While there isn’t much going on in ‘Kids’, there is a narrative: what we’re doing is following Telly and Casper but, at its core, it’s a race against time as Jennie tries to find Telly (for reasons I will not disclose here). It’s hardly a white-knuckle suspense, but ‘Kids’ is very heavy on the drama, creating a world devoid of Hollywood endings and glamour; in fact, it avoids the pitfalls of preachiness or being cheery, and mostly observes, leaving us with a question: “What happened?“
I know for a fact that the point of the film is lost on some people, but my own personal take on the film is that it is meant to shed light on what sometimes goes on when you remove the parents from the equation, when the kids are left to their own devices. It also exposes an extreme example of what takes place in our society and forces its audience (presumably adults, as this does not appear geared to the teenagers themselves) to ask themselves how it ever got to be this way.
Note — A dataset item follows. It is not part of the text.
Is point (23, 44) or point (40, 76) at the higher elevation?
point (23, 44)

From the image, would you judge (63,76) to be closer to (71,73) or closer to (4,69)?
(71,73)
Although ‘Kids’ is not a walk in the park, and won’t appeal to everyone, I think it’s essential viewing – if only to provoke discussion about what we want our society to look like, how we want to shape and nurture our future. There are some questions that we simply don’t want to ask ourselves, but that I think are necessary if we want to lay a good foundation for our collective experience. ‘Kids’, despite all its controversial elements and questionable approach, can contribute in its own way.